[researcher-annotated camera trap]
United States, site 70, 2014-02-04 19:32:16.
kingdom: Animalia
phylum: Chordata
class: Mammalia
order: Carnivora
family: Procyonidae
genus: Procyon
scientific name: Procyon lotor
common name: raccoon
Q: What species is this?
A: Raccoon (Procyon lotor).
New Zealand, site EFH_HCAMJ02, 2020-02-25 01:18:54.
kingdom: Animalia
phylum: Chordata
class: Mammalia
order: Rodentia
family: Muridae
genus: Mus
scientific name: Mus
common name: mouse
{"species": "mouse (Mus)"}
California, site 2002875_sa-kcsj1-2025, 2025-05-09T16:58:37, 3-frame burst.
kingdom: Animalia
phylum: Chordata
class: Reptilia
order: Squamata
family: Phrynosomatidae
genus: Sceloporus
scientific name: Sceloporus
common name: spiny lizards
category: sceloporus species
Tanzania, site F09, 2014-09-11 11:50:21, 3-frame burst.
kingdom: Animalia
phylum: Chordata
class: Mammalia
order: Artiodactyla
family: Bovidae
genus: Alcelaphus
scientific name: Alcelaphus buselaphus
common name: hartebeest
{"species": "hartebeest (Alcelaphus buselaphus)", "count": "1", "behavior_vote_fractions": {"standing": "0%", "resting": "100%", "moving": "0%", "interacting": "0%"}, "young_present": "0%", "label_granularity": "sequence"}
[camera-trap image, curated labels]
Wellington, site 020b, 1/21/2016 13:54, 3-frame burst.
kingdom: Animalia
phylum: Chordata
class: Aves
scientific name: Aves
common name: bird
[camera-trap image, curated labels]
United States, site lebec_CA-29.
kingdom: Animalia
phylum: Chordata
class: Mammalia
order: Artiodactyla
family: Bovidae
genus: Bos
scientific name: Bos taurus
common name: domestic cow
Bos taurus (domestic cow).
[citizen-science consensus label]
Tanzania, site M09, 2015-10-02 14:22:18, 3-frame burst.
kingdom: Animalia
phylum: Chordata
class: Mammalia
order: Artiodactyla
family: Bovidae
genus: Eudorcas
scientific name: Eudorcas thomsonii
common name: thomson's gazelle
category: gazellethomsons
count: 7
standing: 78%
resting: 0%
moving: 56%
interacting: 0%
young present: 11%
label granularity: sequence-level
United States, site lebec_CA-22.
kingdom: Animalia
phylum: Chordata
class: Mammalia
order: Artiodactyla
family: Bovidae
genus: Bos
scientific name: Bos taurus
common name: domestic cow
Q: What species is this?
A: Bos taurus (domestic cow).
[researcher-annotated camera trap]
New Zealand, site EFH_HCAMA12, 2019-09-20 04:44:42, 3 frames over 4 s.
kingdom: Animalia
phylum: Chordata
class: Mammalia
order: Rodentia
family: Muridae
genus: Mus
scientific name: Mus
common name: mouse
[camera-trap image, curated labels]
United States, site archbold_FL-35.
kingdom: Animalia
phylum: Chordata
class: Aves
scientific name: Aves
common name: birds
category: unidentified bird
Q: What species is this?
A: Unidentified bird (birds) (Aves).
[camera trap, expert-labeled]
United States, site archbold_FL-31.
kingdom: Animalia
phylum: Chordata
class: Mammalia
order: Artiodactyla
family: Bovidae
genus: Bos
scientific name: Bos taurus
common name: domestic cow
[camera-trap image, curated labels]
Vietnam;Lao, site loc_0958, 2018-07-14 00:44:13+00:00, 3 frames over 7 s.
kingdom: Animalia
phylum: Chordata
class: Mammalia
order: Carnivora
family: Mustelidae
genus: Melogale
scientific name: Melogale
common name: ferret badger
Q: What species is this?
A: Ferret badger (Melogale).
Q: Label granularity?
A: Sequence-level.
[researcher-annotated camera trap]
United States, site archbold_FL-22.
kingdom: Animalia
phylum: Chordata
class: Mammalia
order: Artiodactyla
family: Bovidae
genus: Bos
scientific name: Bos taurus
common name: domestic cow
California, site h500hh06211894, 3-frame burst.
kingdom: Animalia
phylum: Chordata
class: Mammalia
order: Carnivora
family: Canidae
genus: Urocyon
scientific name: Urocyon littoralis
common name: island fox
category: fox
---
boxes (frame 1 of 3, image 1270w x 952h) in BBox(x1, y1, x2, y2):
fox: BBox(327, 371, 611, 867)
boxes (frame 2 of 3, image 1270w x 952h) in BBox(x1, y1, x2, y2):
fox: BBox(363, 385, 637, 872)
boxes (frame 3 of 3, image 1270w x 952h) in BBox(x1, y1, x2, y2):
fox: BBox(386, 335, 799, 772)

┄┄┄┄┄┄┄┄┄┄

* [WHAT TO PRODUCE]: Retype the whole listing above. Please keep it exact.

* [RESULT FOR THIS TASK]:
[researcher-annotated camera trap]
United States, site 70, 2014-02-04 19:32:16.
kingdom: Animalia
phylum: Chordata
class: Mammalia
order: Carnivora
family: Procyonidae
genus: Procyon
scientific name: Procyon lotor
common name: raccoon
Q: What species is this?
A: Raccoon (Procyon lotor).
New Zealand, site EFH_HCAMJ02, 2020-02-25 01:18:54.
kingdom: Animalia
phylum: Chordata
class: Mammalia
order: Rodentia
family: Muridae
genus: Mus
scientific name: Mus
common name: mouse
{"species": "mouse (Mus)"}
California, site 2002875_sa-kcsj1-2025, 2025-05-09T16:58:37, 3-frame burst.
kingdom: Animalia
phylum: Chordata
class: Reptilia
order: Squamata
family: Phrynosomatidae
genus: Sceloporus
scientific name: Sceloporus
common name: spiny lizards
category: sceloporus species
Tanzania, site F09, 2014-09-11 11:50:21, 3-frame burst.
kingdom: Animalia
phylum: Chordata
class: Mammalia
order: Artiodactyla
family: Bovidae
genus: Alcelaphus
scientific name: Alcelaphus buselaphus
common name: hartebeest
{"species": "hartebeest (Alcelaphus buselaphus)", "count": "1", "behavior_vote_fractions": {"standing": "0%", "resting": "100%", "moving": "0%", "interacting": "0%"}, "young_present": "0%", "label_granularity": "sequence"}
[camera-trap image, curated labels]
Wellington, site 020b, 1/21/2016 13:54, 3-frame burst.
kingdom: Animalia
phylum: Chordata
class: Aves
scientific name: Aves
common name: bird
[camera-trap image, curated labels]
United States, site lebec_CA-29.
kingdom: Animalia
phylum: Chordata
class: Mammalia
order: Artiodactyla
family: Bovidae
genus: Bos
scientific name: Bos taurus
common name: domestic cow
Bos taurus (domestic cow).
[citizen-science consensus label]
Tanzania, site M09, 2015-10-02 14:22:18, 3-frame burst.
kingdom: Animalia
phylum: Chordata
class: Mammalia
order: Artiodactyla
family: Bovidae
genus: Eudorcas
scientific name: Eudorcas thomsonii
common name: thomson's gazelle
category: gazellethomsons
count: 7
standing: 78%
resting: 0%
moving: 56%
interacting: 0%
young present: 11%
label granularity: sequence-level
United States, site lebec_CA-22.
kingdom: Animalia
phylum: Chordata
class: Mammalia
order: Artiodactyla
family: Bovidae
genus: Bos
scientific name: Bos taurus
common name: domestic cow
Q: What species is this?
A: Bos taurus (domestic cow).
[researcher-annotated camera trap]
New Zealand, site EFH_HCAMA12, 2019-09-20 04:44:42, 3 frames over 4 s.
kingdom: Animalia
phylum: Chordata
class: Mammalia
order: Rodentia
family: Muridae
genus: Mus
scientific name: Mus
common name: mouse
[camera-trap image, curated labels]
United States, site archbold_FL-35.
kingdom: Animalia
phylum: Chordata
class: Aves
scientific name: Aves
common name: birds
category: unidentified bird
Q: What species is this?
A: Unidentified bird (birds) (Aves).
[camera trap, expert-labeled]
United States, site archbold_FL-31.
kingdom: Animalia
phylum: Chordata
class: Mammalia
order: Artiodactyla
family: Bovidae
genus: Bos
scientific name: Bos taurus
common name: domestic cow
[camera-trap image, curated labels]
Vietnam;Lao, site loc_0958, 2018-07-14 00:44:13+00:00, 3 frames over 7 s.
kingdom: Animalia
phylum: Chordata
class: Mammalia
order: Carnivora
family: Mustelidae
genus: Melogale
scientific name: Melogale
common name: ferret badger
Q: What species is this?
A: Ferret badger (Melogale).
Q: Label granularity?
A: Sequence-level.
[researcher-annotated camera trap]
United States, site archbold_FL-22.
kingdom: Animalia
phylum: Chordata
class: Mammalia
order: Artiodactyla
family: Bovidae
genus: Bos
scientific name: Bos taurus
common name: domestic cow
California, site h500hh06211894, 3-frame burst.
kingdom: Animalia
phylum: Chordata
class: Mammalia
order: Carnivora
family: Canidae
genus: Urocyon
scientific name: Urocyon littoralis
common name: island fox
category: fox
---
boxes (frame 1 of 3, image 1270w x 952h) in BBox(x1, y1, x2, y2):
fox: BBox(327, 371, 611, 867)
boxes (frame 2 of 3, image 1270w x 952h) in BBox(x1, y1, x2, y2):
fox: BBox(363, 385, 637, 872)
boxes (frame 3 of 3, image 1270w x 952h) in BBox(x1, y1, x2, y2):
fox: BBox(386, 335, 799, 772)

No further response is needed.